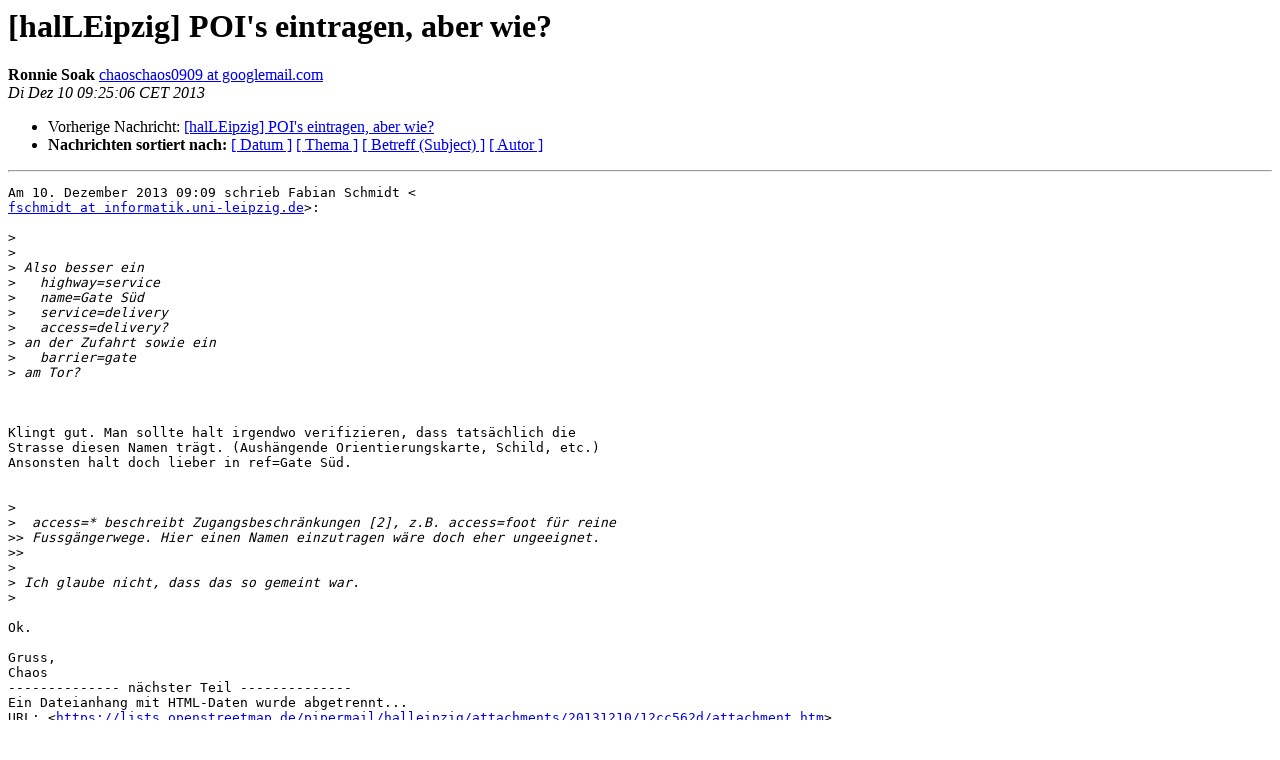

--- FILE ---
content_type: text/html
request_url: https://lists.openstreetmap.de/pipermail/halleipzig/2013-December/000788.html
body_size: 1198
content:
<!DOCTYPE HTML PUBLIC "-//W3C//DTD HTML 3.2//EN">
<HTML>
 <HEAD>
   <TITLE> [halLEipzig] POI's eintragen, aber wie?
   </TITLE>
   <LINK REL="Index" HREF="index.html" >
   <LINK REL="made" HREF="mailto:halleipzig%40lists.openstreetmap.de">
   <META NAME="robots" CONTENT="index,nofollow">
   <META http-equiv="Content-Type" content="text/html; charset=iso-8859-1">
   <LINK REL="Previous"  HREF="000789.html">
   
 </HEAD>
 <BODY BGCOLOR="#ffffff">
   <H1>[halLEipzig] POI's eintragen, aber wie?
   </H1>
    <B>Ronnie Soak
    </B> 
    <A HREF="mailto:halleipzig%40lists.openstreetmap.de"
       TITLE="[halLEipzig] POI's eintragen, aber wie?">chaoschaos0909 at googlemail.com
       </A><BR>
    <I>Di Dez 10 09:25:06 CET 2013</I>
    <P><UL>
        <LI>Vorherige Nachricht: <A HREF="000789.html">[halLEipzig] POI's eintragen, aber wie?
</A></li>
        
         <LI> <B>Nachrichten sortiert nach:</B> 
              <a href="date.html#788">[ Datum ]</a>
              <a href="thread.html#788">[ Thema ]</a>
              <a href="subject.html#788">[ Betreff (Subject) ]</a>
              <a href="author.html#788">[ Autor ]</a>
         </LI>
       </UL>
    <HR>
<!--beginarticle-->
<PRE>Am 10. Dezember 2013 09:09 schrieb Fabian Schmidt &lt;
<A HREF="http://lists.openstreetmap.de/mailman/listinfo/halleipzig">fschmidt at informatik.uni-leipzig.de</A>&gt;:

&gt;<i>
</I>&gt;<i>
</I>&gt;<i> Also besser ein
</I>&gt;<i>   highway=service
</I>&gt;<i>   name=Gate Süd
</I>&gt;<i>   service=delivery
</I>&gt;<i>   access=delivery?
</I>&gt;<i> an der Zufahrt sowie ein
</I>&gt;<i>   barrier=gate
</I>&gt;<i> am Tor?
</I>


Klingt gut. Man sollte halt irgendwo verifizieren, dass tatsächlich die
Strasse diesen Namen trägt. (Aushängende Orientierungskarte, Schild, etc.)
Ansonsten halt doch lieber in ref=Gate Süd.


&gt;<i>
</I>&gt;<i>  access=* beschreibt Zugangsbeschränkungen [2], z.B. access=foot für reine
</I>&gt;&gt;<i> Fussgängerwege. Hier einen Namen einzutragen wäre doch eher ungeeignet.
</I>&gt;&gt;<i>
</I>&gt;<i>
</I>&gt;<i> Ich glaube nicht, dass das so gemeint war.
</I>&gt;<i>
</I>
Ok.

Gruss,
Chaos
-------------- nächster Teil --------------
Ein Dateianhang mit HTML-Daten wurde abgetrennt...
URL: &lt;<A HREF="https://lists.openstreetmap.de/pipermail/halleipzig/attachments/20131210/12cc562d/attachment.htm">https://lists.openstreetmap.de/pipermail/halleipzig/attachments/20131210/12cc562d/attachment.htm</A>&gt;
</PRE>


<!--endarticle-->
    <HR>
    <P><UL>
        <!--threads-->
	<LI>Vorherige Nachricht: <A HREF="000789.html">[halLEipzig] POI's eintragen, aber wie?
</A></li>
	
         <LI> <B>Nachrichten sortiert nach:</B>
              <a href="date.html#788">[ Datum ]</a>
              <a href="thread.html#788">[ Thema ]</a>
              <a href="subject.html#788">[ Betreff (Subject)]</a>
              <a href="author.html#788">[ Autor ]</a>
         </LI>
       </UL>
</body></html>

REQUIRED WORK:
Reproduce the full listing faithfully, but do not carry over any pictures.

EXPECTED ANSWER:
--- FILE ---
content_type: text/html
request_url: https://lists.openstreetmap.de/pipermail/halleipzig/2013-December/000788.html
body_size: 1198
content:
<!DOCTYPE HTML PUBLIC "-//W3C//DTD HTML 3.2//EN">
<HTML>
 <HEAD>
   <TITLE> [halLEipzig] POI's eintragen, aber wie?
   </TITLE>
   <LINK REL="Index" HREF="index.html" >
   <LINK REL="made" HREF="mailto:halleipzig%40lists.openstreetmap.de">
   <META NAME="robots" CONTENT="index,nofollow">
   <META http-equiv="Content-Type" content="text/html; charset=iso-8859-1">
   <LINK REL="Previous"  HREF="000789.html">
   
 </HEAD>
 <BODY BGCOLOR="#ffffff">
   <H1>[halLEipzig] POI's eintragen, aber wie?
   </H1>
    <B>Ronnie Soak
    </B> 
    <A HREF="mailto:halleipzig%40lists.openstreetmap.de"
       TITLE="[halLEipzig] POI's eintragen, aber wie?">chaoschaos0909 at googlemail.com
       </A><BR>
    <I>Di Dez 10 09:25:06 CET 2013</I>
    <P><UL>
        <LI>Vorherige Nachricht: <A HREF="000789.html">[halLEipzig] POI's eintragen, aber wie?
</A></li>
        
         <LI> <B>Nachrichten sortiert nach:</B> 
              <a href="date.html#788">[ Datum ]</a>
              <a href="thread.html#788">[ Thema ]</a>
              <a href="subject.html#788">[ Betreff (Subject) ]</a>
              <a href="author.html#788">[ Autor ]</a>
         </LI>
       </UL>
    <HR>
<!--beginarticle-->
<PRE>Am 10. Dezember 2013 09:09 schrieb Fabian Schmidt &lt;
<A HREF="http://lists.openstreetmap.de/mailman/listinfo/halleipzig">fschmidt at informatik.uni-leipzig.de</A>&gt;:

&gt;<i>
</I>&gt;<i>
</I>&gt;<i> Also besser ein
</I>&gt;<i>   highway=service
</I>&gt;<i>   name=Gate Süd
</I>&gt;<i>   service=delivery
</I>&gt;<i>   access=delivery?
</I>&gt;<i> an der Zufahrt sowie ein
</I>&gt;<i>   barrier=gate
</I>&gt;<i> am Tor?
</I>


Klingt gut. Man sollte halt irgendwo verifizieren, dass tatsächlich die
Strasse diesen Namen trägt. (Aushängende Orientierungskarte, Schild, etc.)
Ansonsten halt doch lieber in ref=Gate Süd.


&gt;<i>
</I>&gt;<i>  access=* beschreibt Zugangsbeschränkungen [2], z.B. access=foot für reine
</I>&gt;&gt;<i> Fussgängerwege. Hier einen Namen einzutragen wäre doch eher ungeeignet.
</I>&gt;&gt;<i>
</I>&gt;<i>
</I>&gt;<i> Ich glaube nicht, dass das so gemeint war.
</I>&gt;<i>
</I>
Ok.

Gruss,
Chaos
-------------- nächster Teil --------------
Ein Dateianhang mit HTML-Daten wurde abgetrennt...
URL: &lt;<A HREF="https://lists.openstreetmap.de/pipermail/halleipzig/attachments/20131210/12cc562d/attachment.htm">https://lists.openstreetmap.de/pipermail/halleipzig/attachments/20131210/12cc562d/attachment.htm</A>&gt;
</PRE>


<!--endarticle-->
    <HR>
    <P><UL>
        <!--threads-->
	<LI>Vorherige Nachricht: <A HREF="000789.html">[halLEipzig] POI's eintragen, aber wie?
</A></li>
	
         <LI> <B>Nachrichten sortiert nach:</B>
              <a href="date.html#788">[ Datum ]</a>
              <a href="thread.html#788">[ Thema ]</a>
              <a href="subject.html#788">[ Betreff (Subject)]</a>
              <a href="author.html#788">[ Autor ]</a>
         </LI>
       </UL>
</body></html>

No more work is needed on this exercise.